Re: Think Xiaflex is safe? Read this

what a racket.

Buyer beware.


Too bad they have soooooooooooooooooooooooooooo much money to market this while there is no big money to push NA in a similar fashion -- who's gonna do it, the 25-gauge needle manufacturers?!!!

09/16/2009 04:03
moondanc 
09/16/2009 04:03
moondanc 
Re: Think Xiaflex is safe? Read this

Quote:



what a racket.

Buyer beware.


Too bad they have soooooooooooooooooooooooooooo much money to market this while there is no big money to push NA in a similar fashion -- who's gonna do it, the 25-gauge needle manufacturers?!!!



There's not much to laugh at with Dupuytren's but your remark and TomVirginia's Claw Hands make me chuckle. Please give all the support you can to Wolfgang for this forum and Dr. Eaton for setting up the Dupuytren Foundation, and all their efforts - • Partnering with Scripps Research to establish a Dupuytren DNA Data Bank - this is happening now.
• Partnering with The Dupuytren Society to host an international symposium on Dupuytren's Disease, with an emphasis on promoting efforts to find a cure. The symposium web site is http://www.DupuytrenSymposium.com and the first announcement for researchers to submit papers for presentation goes out this week. The Symposium will be held May 22,23 2010 at the Intercontinental Hotel in Miami.


http://www.dupuytrenfoundation.org/

Soo-- go out and buy somea them 25-gauge needles, read Dr. Eaton's tutorial and "just do it." :-)

http://www.handcenter.org/dupchapter/NAmanual2009.pdf

09/16/2009 16:22
jimh 
09/16/2009 16:22
jimh 
Re: Think Xiaflex is safe? Read this

Auxilium knows all about NA. In their press releases, they're playing fast and loose with the facts when they say surgery is the only alternative - it's not clear whether they're pretending NA doesn't exist, or calling it "surgery". They've spent a ton of money getting this far and they're launching a marketing blitz in hopes of making it back in a hurry. Initially, they're talking about a very high price for Xiaflex but I question whether they'll be able to get it. In the real world they have to compete with NA which is becoming increasing available. Let's hope the result is that the price of Xiaflex comes down rather than the price of NA going up.

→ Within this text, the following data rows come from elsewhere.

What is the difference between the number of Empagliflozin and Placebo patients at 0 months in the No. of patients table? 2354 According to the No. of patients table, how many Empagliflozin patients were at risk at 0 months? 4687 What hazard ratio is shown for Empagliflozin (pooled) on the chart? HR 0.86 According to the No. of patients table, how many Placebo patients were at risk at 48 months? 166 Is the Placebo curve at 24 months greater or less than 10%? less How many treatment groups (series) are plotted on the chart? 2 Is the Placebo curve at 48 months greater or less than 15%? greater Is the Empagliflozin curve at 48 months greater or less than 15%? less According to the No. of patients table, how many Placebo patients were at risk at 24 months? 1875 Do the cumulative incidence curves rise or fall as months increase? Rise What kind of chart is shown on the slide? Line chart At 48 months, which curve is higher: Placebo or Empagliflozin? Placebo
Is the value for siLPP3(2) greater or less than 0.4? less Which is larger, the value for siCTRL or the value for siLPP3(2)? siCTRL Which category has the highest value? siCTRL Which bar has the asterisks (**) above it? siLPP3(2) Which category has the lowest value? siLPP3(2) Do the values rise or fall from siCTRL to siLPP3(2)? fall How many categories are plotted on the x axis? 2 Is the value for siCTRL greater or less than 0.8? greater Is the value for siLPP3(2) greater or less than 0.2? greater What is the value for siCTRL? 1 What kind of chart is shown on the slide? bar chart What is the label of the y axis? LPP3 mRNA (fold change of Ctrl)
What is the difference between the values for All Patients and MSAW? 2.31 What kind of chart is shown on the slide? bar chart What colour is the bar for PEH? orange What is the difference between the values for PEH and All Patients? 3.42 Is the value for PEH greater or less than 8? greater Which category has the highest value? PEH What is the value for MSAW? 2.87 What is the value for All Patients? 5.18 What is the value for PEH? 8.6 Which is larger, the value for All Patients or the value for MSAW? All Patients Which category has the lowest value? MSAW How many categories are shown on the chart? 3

NA is just the latest way to sever the cords. Years ago, hand surgeons did "fasciotomy" (cutting the cord) instead of "fasciectomy" (removing all the bad tissue) using conventional instruments and making a fairly large incision. Over time they became convinced that the recurrence rate was too high, and the accumulation of scar tissue made it hard to repeat the process. But today's conventional surgery is an enormous hassle for the patient, requiring months of healing and therapy. Minimally invasive techniques like NA and Xiaflex require no recovery and are more or less easily repeatable.